Il debito italiano, invece, é suddiviso tra numerosi investitori stranieri, non solo europei, ma anche arabi, cinesi ed americani. L’imponenza del debito italiano, suggerisce che la mancata liquidazione dei creditori, non sarebbe praticamente indolore come in Islanda. Causerebbe non pochi disagi alle altre nazioni. Forse addirittura un domino di bancarotte di banche ed istituti finanziari, che purtroppo danneggerebbero anche gli incolpevoli cittadini stranieri dei paesi creditori. La questione del debito italiano è cosa decisamente più complessa. Per ogni stato col cappio al collo, strozzato dal debito, c’è un paese creditore che senza quel credito si troverebbe nella medesima situazione.
Inoltre va ricordato che la faccenda del debito islandese non è ancora del tutto chiusa. Nonostante i cittadini islandesi si siano pronunciati per ben due volte sulla questione, è ancora aperta lacontroversia a livello internazionale, con Inghilterra ed Olanda che si sono tutt’altro che rassegnate a veder sfumare i propri investimenti.

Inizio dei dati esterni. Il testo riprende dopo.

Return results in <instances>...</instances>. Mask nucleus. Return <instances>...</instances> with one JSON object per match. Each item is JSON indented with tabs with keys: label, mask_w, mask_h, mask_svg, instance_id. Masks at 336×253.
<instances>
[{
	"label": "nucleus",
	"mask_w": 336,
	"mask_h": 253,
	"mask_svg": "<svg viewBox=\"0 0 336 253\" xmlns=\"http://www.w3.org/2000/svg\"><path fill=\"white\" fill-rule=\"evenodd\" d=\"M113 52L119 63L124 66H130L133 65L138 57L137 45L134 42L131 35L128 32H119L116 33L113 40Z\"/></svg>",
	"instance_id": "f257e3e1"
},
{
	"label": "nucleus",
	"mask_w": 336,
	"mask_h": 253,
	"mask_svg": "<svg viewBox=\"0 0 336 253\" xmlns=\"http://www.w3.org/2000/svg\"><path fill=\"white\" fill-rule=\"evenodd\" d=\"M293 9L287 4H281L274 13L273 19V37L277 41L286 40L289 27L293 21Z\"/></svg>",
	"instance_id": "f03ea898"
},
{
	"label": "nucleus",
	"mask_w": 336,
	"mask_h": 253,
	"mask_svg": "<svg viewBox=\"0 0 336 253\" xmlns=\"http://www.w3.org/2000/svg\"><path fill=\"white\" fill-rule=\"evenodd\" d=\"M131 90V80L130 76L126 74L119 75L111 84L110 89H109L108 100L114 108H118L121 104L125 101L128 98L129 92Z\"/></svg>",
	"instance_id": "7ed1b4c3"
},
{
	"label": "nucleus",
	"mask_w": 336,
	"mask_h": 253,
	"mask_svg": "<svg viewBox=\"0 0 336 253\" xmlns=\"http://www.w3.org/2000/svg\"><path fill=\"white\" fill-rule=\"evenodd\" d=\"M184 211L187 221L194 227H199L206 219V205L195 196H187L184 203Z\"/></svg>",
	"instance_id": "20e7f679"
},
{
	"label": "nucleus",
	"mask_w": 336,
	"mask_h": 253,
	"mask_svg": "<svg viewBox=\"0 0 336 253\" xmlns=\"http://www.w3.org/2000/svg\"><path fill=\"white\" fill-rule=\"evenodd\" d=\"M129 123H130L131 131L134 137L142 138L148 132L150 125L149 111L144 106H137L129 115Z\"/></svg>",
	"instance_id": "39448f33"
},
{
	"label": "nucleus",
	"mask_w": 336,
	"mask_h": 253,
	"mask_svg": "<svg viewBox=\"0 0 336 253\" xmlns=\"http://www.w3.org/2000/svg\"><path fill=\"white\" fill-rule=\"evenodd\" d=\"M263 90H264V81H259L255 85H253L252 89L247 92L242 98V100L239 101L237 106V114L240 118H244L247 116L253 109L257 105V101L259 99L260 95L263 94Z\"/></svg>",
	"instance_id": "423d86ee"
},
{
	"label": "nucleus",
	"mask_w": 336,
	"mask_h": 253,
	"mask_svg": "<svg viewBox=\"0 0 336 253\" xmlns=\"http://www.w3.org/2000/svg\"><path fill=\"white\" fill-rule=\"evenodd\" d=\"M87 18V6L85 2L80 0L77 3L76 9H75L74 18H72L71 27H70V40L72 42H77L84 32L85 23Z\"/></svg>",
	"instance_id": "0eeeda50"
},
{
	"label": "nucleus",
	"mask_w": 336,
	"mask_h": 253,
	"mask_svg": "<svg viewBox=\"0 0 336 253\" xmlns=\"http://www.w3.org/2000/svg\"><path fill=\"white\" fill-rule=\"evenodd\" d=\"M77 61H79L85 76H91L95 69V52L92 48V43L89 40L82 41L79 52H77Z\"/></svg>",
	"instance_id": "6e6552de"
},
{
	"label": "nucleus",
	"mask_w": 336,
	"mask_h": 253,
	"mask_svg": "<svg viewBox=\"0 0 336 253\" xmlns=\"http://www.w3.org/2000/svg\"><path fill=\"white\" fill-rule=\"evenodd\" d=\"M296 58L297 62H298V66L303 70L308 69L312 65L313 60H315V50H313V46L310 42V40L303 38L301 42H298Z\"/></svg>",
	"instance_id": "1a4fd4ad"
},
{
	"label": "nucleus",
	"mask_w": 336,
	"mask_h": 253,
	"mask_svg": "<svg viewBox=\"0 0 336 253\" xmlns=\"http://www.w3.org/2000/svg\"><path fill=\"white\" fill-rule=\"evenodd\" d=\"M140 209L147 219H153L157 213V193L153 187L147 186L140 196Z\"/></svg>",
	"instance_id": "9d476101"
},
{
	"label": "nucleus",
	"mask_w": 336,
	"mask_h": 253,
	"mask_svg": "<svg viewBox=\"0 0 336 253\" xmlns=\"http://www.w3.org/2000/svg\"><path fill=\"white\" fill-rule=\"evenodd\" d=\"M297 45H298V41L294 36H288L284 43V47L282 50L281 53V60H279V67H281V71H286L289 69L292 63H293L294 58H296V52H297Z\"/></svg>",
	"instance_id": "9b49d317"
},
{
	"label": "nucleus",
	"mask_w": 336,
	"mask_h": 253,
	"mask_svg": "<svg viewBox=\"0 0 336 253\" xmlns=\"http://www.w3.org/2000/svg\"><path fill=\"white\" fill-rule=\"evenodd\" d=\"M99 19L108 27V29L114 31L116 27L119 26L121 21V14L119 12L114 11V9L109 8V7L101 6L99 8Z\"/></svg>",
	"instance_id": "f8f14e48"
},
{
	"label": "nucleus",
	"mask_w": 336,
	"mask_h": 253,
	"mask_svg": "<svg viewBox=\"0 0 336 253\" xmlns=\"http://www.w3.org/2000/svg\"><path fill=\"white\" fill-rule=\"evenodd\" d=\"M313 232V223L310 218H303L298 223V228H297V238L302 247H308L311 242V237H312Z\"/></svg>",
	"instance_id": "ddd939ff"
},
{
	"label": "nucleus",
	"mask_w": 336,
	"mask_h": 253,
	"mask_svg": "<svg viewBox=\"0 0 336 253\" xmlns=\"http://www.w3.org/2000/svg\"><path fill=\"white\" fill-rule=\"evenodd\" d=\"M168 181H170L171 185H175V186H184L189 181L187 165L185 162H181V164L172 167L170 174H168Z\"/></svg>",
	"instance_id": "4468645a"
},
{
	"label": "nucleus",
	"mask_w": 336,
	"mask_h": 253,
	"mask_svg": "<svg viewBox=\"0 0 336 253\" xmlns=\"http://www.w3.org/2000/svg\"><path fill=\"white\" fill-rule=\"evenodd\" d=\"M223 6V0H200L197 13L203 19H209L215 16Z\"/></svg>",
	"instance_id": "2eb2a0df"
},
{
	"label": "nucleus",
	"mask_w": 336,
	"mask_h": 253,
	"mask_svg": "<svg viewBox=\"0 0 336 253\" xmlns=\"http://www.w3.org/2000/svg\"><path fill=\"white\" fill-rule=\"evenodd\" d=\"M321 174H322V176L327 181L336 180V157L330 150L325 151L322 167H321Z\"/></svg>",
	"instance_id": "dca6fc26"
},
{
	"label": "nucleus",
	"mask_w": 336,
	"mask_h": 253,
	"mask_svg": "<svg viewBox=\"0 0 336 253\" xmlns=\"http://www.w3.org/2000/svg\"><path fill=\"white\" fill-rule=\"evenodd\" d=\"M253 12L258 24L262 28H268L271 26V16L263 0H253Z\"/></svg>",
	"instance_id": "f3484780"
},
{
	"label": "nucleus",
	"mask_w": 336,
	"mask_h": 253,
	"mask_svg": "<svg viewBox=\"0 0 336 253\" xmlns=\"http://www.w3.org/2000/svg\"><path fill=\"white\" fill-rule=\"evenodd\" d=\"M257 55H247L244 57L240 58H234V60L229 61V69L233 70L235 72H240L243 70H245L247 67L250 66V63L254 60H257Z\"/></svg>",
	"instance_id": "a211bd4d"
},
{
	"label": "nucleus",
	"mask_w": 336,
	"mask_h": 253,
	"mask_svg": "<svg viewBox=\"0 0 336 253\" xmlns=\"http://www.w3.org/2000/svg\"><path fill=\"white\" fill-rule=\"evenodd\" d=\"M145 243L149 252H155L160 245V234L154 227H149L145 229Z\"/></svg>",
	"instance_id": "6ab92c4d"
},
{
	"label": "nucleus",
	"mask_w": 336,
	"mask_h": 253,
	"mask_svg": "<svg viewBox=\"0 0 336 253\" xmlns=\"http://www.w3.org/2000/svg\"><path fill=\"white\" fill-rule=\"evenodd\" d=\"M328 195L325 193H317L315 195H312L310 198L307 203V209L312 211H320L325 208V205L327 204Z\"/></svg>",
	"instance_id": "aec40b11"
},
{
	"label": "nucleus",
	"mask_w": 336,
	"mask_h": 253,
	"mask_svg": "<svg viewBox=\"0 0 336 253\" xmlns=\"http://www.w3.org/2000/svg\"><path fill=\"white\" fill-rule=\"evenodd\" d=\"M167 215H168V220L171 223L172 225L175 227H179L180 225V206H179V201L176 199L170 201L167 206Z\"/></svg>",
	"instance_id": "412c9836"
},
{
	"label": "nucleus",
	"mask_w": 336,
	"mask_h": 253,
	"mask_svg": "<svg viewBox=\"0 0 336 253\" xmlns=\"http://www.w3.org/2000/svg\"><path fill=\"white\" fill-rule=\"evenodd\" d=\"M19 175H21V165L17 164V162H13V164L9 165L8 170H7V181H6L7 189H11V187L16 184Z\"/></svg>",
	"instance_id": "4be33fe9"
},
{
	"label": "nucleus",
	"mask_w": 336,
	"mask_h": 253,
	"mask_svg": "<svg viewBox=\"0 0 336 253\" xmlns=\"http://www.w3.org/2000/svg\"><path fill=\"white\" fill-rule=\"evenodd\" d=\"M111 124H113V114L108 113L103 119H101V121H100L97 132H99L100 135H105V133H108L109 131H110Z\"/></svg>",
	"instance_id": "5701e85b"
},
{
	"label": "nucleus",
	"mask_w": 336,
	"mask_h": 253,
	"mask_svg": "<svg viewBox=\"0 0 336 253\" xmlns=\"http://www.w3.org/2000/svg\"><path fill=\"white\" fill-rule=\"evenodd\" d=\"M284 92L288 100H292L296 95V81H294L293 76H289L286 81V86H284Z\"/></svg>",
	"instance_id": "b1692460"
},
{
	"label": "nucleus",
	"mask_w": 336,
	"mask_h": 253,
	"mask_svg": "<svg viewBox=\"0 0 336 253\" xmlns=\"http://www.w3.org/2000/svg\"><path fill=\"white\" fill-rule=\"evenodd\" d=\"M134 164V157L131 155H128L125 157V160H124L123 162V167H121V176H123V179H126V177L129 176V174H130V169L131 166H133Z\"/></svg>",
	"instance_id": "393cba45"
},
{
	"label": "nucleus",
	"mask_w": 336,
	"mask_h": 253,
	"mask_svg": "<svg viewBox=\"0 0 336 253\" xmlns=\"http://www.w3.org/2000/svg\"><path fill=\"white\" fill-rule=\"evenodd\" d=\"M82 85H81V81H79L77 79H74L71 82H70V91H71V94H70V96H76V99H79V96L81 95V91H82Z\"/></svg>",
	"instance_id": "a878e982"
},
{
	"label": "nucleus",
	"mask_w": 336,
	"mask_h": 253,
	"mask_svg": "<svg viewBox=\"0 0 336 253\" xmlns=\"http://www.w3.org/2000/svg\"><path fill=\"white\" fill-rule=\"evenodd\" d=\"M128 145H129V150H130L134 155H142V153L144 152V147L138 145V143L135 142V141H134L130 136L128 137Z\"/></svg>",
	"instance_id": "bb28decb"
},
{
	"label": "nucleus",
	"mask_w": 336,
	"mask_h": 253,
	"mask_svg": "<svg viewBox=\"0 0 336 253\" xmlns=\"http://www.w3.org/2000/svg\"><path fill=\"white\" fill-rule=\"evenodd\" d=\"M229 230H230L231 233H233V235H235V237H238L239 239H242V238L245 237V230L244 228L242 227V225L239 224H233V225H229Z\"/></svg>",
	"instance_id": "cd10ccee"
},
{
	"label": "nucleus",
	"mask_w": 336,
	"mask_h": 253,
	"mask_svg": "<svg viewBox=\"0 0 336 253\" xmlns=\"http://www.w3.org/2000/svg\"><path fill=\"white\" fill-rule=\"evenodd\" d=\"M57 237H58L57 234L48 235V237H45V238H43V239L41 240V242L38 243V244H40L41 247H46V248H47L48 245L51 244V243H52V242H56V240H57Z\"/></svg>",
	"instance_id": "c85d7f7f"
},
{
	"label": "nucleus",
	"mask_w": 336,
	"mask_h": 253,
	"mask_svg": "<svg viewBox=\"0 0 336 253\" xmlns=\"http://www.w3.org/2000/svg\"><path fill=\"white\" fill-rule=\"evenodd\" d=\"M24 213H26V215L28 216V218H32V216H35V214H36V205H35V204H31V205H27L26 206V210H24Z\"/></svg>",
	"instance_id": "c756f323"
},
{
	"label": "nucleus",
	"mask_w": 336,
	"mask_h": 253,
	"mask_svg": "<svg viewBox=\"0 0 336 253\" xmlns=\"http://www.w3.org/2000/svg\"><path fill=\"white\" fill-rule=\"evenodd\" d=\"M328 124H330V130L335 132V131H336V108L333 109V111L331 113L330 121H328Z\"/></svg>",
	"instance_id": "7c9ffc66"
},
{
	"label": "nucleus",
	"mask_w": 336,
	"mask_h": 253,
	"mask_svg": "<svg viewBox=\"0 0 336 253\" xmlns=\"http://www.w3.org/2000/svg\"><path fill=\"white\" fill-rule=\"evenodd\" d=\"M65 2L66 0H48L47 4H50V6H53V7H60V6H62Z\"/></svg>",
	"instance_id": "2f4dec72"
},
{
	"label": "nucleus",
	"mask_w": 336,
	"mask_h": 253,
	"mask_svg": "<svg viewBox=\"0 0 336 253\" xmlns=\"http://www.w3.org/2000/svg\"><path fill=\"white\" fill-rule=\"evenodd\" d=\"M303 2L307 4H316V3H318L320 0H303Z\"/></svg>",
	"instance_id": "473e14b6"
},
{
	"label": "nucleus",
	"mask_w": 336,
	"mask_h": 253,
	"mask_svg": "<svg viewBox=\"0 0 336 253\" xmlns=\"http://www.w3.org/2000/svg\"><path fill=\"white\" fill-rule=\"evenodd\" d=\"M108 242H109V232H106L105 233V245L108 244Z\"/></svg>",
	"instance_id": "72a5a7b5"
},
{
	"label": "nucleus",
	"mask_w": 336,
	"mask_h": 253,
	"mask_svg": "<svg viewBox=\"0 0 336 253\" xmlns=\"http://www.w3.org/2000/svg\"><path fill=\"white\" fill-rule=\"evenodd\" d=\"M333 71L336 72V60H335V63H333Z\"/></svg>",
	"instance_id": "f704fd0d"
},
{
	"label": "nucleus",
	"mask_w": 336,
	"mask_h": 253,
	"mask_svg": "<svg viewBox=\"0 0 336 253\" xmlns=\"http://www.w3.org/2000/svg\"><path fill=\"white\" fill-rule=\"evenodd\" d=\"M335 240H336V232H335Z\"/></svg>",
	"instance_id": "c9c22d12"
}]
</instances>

Hanno fatto bene gli islandesi?
Una delle critiche ricorrenti contro la rivolta islandese é: “Finché le cose andavano bene erano tutti contenti, poi quando si sono messe male nessuno voleva più pagare”. Effettivamente il 900% di crescita iniziale della borsa avrà pur portato un bel pò di ricchezza alla popolazione. Ma è bene notare che:
- Chi si arricchisce veramente sono le banche. Le ricchezze accumulate dai banchieri nonsono paragonabili con quelle ‘di riflesso’ degli altri cittadini;
- Chi è responsabile dello sviluppo sfrenato è anche consapevole delle fragili basi su cui esso posa, mentre i cittadini sono spesso indotti a credere che tale sviluppo sia solido e potenzialmente infinito. Le banche giocavano con il fuoco consapevolmente: gli islandesi ne erano completamente all’oscuro.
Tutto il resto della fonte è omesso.